While former president Joseph Estrada is the highest ranking public official charged and convicted for plunder, he was no longer in power when the case was filed against him in 2001. (In the 2001 plunder case, Jinggoy was also a co-accused. They were charged with enriching themselves from jueteng operations and stock manipulation, and getting kickbacks from the tobacco excise tax.)
Just like in Estrada’s plunder case, the filing of the cases against the lawmakers is replete with political shades. Enrile, Estrada and Revilla belong to the opposition, and with the 2016 national elections just less than two years away, the ranks of the opposition is close to being decimated.
Prior to their arrests, Estrada and Revilla were eyeing higher posts, with the former being floated as a vice presidential candidate and the latter, a potential presidential candidate. These two were topnotchers in the 2010 senatorial race, with Revilla getting 19.5 million votes and Estrada garnering 18.9 million votes. Only Senator Grace Poe has a higher record – she got 20.3 million votes in the 2013 midterm polls. (READ: Official tally of votes for the 2013 senatorial race)
For his part, Enrile, who at one time, contested the presidency, is considered a “kingmaker” in his own right.
Pace of trial
Based on the plunder trial of former president Estrada, the plunder cases of the 3 senators are expected to last for at least 6 years. A special division heard Estrada’s case, yet despite the marathon hearings, it took the prosecution 3 years to present its witnesses and evidence, and the defense, another 3 years to present its side.

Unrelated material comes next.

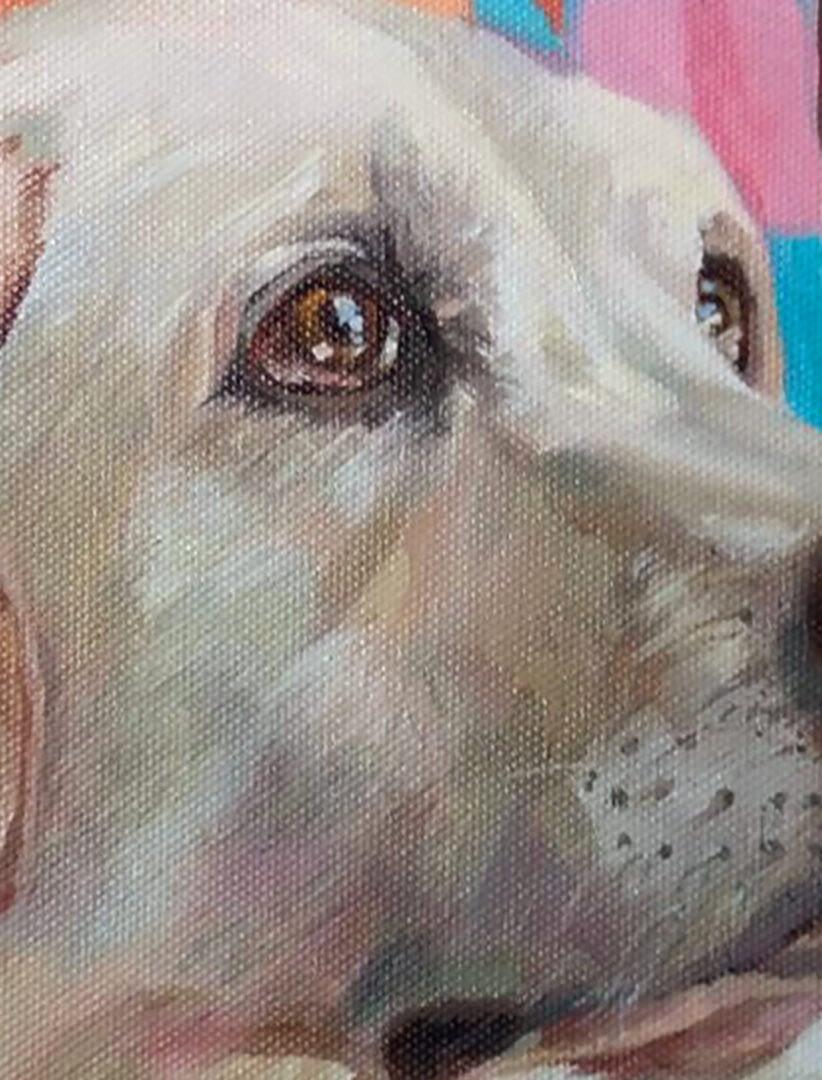 Megan dog portrait img_1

In the senators’ plunder charges, the anti-graft court has the option to consolidate the cases into one. But for some reason, they agreed to split the cases, while at the same time ignoring a request from the Ombudsman to form two special panels to handle the cases. In the raffle that resulted – the first division got Estrada’s case; the third, Enrile’s; and the fifth, Revilla’s.
In the Estrada patriarch’s case, it took the special division only 6 days to determine probable cause and issue the arrest warrant. (The subsequent arrest of Estrada triggered EDSA 3 that almost led to the collapse of the Arroyo government.) However, due to numerous motions filed by Estrada before the anti-graft court which reached the Supreme Court, his arraignment only took place almost 3 months after he was arrested.

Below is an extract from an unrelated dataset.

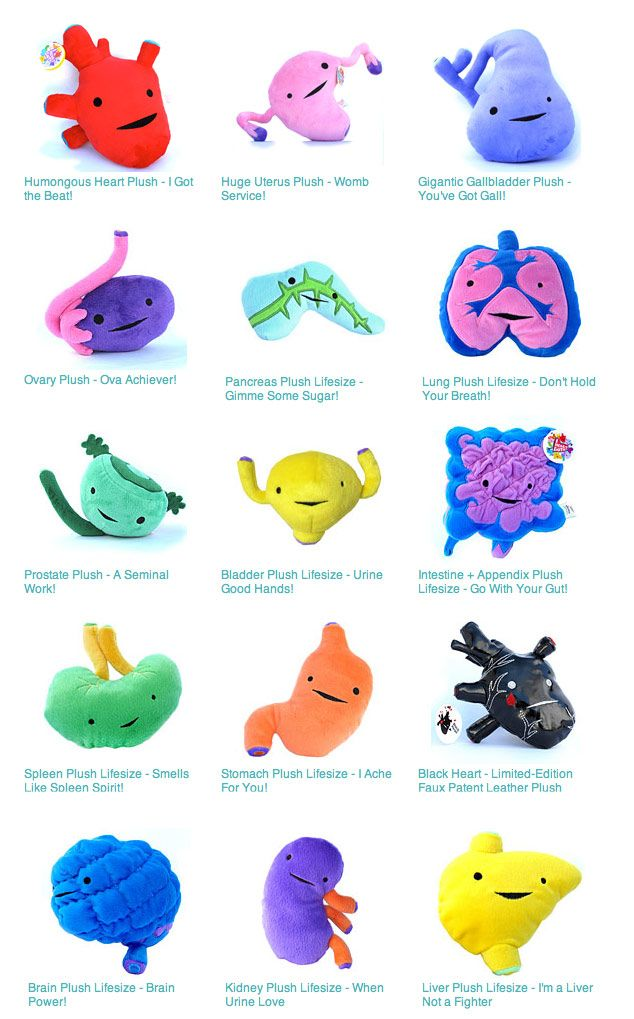 ohmygosh, hilarious! Get your future surgeon started EARLY with these handy stuffed organs!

In the present plunder cases, the 3 divisions took between one to 3 weeks to determine probable cause and issue the arrest warrants. On June 6, the 3 senators were indicted before the Sandiganbayan. Revilla was first to be arrested on June 20, followed by Estrada on June 23. Enrile was ordered detained July 4.
All 3 senators have different pending motions before the SC but failed to secure a temporary restraining order. On June 26, Revilla was arraigned for plunder and graft charges, followed by Estrada on June 30. Enrile, for his part, was arraigned for plunder July 11 although he is yet to be arraigned for the separate graft charges.
More than two months since they were arraigned, the trial has been proceeding at a regular pace with hearings held at least thrice a week.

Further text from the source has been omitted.